Affaire Benalla: aucune preuve d'ingérence russe sur Twitter pour une ONG

 L’affaire Benalla a trouvé une résonance énorme sur les réseaux sociaux en France.
L’affaire Benalla a trouvé une résonance énorme sur les réseaux sociaux en France. - © CHRISTOPHE ARCHAMBAULT - AFP

Twitter a fourni une formidable caisse de résonance à l’affaire Benalla en France. 1% des comptes du réseau social actifs sur l’affaire Benalla ont produit 47% des 4,5 millions de messages associés au sujet, entre le 19 juillet et le 3 août. Une analyse  que révèle EU DisinfoLab. 

4 millions de tweets publiés par environ 250 mille personnes. L’affaire Benalla a trouvé une résonance énorme sur les réseaux sociaux en France.
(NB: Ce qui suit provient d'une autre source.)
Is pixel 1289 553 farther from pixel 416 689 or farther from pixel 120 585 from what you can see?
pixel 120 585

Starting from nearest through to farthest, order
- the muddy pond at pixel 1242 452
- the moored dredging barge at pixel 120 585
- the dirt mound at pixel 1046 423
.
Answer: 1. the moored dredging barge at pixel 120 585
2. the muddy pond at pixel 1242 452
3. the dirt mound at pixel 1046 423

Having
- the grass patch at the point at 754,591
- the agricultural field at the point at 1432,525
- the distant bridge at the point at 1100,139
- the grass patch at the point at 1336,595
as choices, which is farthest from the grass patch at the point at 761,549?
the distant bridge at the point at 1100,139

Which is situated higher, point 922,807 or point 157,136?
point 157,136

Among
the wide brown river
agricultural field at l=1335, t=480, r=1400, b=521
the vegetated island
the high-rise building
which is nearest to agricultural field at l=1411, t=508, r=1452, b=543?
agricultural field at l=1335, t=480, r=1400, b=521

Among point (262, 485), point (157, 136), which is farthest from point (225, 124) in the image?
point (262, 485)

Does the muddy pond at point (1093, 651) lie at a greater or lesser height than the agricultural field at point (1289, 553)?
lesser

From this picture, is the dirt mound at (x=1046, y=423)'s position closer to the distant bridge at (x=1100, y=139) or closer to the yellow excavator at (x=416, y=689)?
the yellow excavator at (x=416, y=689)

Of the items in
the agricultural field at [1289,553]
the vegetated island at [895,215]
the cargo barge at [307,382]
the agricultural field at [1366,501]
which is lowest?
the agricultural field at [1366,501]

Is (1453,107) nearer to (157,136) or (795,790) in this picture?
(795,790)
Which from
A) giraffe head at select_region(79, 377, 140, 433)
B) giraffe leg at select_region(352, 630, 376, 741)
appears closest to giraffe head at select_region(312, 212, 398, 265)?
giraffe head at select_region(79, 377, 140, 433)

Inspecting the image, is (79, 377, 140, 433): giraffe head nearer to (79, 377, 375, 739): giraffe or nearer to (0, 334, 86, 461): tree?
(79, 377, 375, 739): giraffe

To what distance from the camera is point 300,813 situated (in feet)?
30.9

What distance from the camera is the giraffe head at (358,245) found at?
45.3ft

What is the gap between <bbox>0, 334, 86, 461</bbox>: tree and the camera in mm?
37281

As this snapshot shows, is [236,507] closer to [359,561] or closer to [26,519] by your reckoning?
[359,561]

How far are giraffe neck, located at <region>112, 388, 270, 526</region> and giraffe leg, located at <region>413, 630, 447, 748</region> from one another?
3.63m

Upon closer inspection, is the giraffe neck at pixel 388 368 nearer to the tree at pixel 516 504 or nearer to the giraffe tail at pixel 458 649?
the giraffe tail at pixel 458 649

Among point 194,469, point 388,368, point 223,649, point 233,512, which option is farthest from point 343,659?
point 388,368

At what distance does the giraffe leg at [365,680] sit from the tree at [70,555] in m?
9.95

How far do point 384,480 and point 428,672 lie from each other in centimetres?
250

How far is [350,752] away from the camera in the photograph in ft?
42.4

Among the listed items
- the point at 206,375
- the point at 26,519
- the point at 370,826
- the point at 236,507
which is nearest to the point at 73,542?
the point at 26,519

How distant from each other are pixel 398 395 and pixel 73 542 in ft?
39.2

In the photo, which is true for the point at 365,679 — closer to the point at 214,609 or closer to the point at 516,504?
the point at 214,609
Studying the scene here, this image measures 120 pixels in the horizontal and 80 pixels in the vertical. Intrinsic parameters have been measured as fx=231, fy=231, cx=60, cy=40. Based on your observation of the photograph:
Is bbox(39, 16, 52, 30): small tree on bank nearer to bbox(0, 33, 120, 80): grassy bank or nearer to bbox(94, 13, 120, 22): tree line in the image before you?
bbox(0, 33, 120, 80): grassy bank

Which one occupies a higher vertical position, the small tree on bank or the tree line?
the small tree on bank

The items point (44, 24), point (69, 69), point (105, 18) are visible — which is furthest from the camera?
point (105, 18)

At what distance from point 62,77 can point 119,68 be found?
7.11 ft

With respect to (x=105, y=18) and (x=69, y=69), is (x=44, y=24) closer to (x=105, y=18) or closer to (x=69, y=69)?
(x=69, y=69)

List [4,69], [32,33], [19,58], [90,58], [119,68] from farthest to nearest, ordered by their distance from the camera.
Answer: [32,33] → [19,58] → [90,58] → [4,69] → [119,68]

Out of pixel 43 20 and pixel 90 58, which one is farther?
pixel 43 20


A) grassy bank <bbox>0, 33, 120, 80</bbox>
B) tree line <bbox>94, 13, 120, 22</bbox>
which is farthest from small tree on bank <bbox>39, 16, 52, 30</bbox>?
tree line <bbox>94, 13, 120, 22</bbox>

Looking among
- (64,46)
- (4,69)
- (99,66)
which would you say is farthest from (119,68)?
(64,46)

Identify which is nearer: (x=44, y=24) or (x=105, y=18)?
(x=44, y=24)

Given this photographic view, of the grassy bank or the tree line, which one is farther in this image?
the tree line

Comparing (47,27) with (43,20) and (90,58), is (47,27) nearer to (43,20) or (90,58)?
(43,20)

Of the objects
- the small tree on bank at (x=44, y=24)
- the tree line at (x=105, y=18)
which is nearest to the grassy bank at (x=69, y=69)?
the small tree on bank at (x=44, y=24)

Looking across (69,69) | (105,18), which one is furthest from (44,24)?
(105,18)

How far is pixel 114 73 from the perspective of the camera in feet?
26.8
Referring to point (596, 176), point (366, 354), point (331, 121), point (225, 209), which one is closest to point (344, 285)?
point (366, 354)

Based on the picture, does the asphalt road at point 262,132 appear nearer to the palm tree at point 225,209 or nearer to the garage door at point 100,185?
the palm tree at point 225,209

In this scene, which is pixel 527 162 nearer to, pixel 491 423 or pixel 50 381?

Mais parmi tous ces utilisateurs, 2600 comptes ont réussi à générer un trafic important. Rien ne permet pourtant d'affirmer qu'une ingérence russe a amplifié l'affaire Benalla sur Twitter, selon cette étude menée par une organisation de lutte contre la désinformation publiée mercredi.

Des comptes automatisés

Face à ce volume "exceptionnel" - trois fois supérieur à BalanceTonPorc - où 1% des comptes ont publié 47% du contenu, l'ONG a, dans un premier temps, émis début août l'hypothèse d'une ingérence de comptes "pro-Mélenchon", "pro-Rassemblement national" et "russophiles", dont certains seraient tenus par des humains, d'autres par des robots.

Plusieurs responsables politiques, dont le porte-parole du gouvernement Benjamin Griveaux, avaient alors appelé à ce que "toute la transparence soit faite sur la diffusion de ce type de message".

Mais les résultats de l'étude diffusée mercredi nuancent les premières conclusions et relèvent l'absence de preuve d'une tentative d'ingérence organisée, puisqu'il est "impossible de déterminer si une vraie personne se trouve derrière chaque compte, et encore moins d'identifier si un compte est à la solde d'un réseau de désinformation étranger", notent les auteurs. De plus, seulement "trois personnes utilisaient un système automatique de retweet".

Conclusions impossibles

L'étude montre certes "la tendance de comportement d'une minorité de comptes très, très active" et qualifiée de "russophile" pour ses nombreux retweets des médias russes Russia Today et Sputnik, a déclaré à l'AFP Alexandre Alaphilippe, chercheur à DisinfoLab, mais "la raison de ce comportement, nous ne l'avons pas".

Ces conclusions sont renforcées par celles d'une autre étude, menée par un spécialiste de la communication politique en ligne, Damien Liccia. "Il n'y pas d'ingérence russe dans l'affaire Benalla. L'influence des (robots) a été infinitésimale", a-t-il affirmé à l'AFP.

Pour Stéphanie Lamy, spécialiste en communication, "l'hyperactivité de Twitter correspond à celle des médias traditionnels pendant l'affaire".

Appel à une commission d’enquête du Sénat

Ce phénomène n’est pas nouveau. Ces comptes sont impliqués dans tous les débats depuis la campagne présidentielle. Le secrétaire d’Etat français au numérique Mounir Majoubih estime qu’il y a " une volonté opportuniste d’utiliser une actualité chaude pour accélérer sa diffusion et favoriser la polarisation de l’opinion ". Toutefois, des comptes pro Emmanuel Macron ont eux aussi largement relayé à leur manière l’affaire Benalla. Pour tenter d’enrayer le phénomène, le gouvernement français a demandé au Sénat de faire en sorte que sa commission d’enquête se saisisse de ce qu’il appelle une manipulation.